• GOAL OF THE EXERCISE:
Through the end of the data below, output every line exactly, beginning with the line that contains "The researchers measured".

• EXERCISE DATA:
== Segment start ==
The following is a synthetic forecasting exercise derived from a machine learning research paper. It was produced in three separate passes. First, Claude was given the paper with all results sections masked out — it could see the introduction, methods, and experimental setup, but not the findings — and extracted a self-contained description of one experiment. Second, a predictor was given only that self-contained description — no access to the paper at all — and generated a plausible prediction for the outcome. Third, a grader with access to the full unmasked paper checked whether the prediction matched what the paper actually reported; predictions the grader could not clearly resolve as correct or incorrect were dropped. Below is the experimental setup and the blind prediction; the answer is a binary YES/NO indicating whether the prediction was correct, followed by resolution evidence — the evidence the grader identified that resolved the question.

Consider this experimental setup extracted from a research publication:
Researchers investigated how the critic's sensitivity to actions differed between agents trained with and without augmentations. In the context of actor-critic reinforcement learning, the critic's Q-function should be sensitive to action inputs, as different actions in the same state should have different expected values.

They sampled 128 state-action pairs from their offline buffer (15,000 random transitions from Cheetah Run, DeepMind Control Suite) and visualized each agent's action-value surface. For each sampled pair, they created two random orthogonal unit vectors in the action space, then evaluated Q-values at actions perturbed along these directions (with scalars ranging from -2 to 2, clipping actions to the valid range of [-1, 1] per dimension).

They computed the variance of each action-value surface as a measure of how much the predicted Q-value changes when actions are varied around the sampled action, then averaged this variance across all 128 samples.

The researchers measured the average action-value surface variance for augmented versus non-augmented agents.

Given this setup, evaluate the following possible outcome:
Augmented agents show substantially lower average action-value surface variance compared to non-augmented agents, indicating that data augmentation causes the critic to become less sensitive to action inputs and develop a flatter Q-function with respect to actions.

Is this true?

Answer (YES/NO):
== Segment end ==
• TASK RESPONSE:
The researchers measured the average action-value surface variance for augmented versus non-augmented agents.

Given this setup, evaluate the following possible outcome:
Augmented agents show substantially lower average action-value surface variance compared to non-augmented agents, indicating that data augmentation causes the critic to become less sensitive to action inputs and develop a flatter Q-function with respect to actions.

Is this true?

Answer (YES/NO):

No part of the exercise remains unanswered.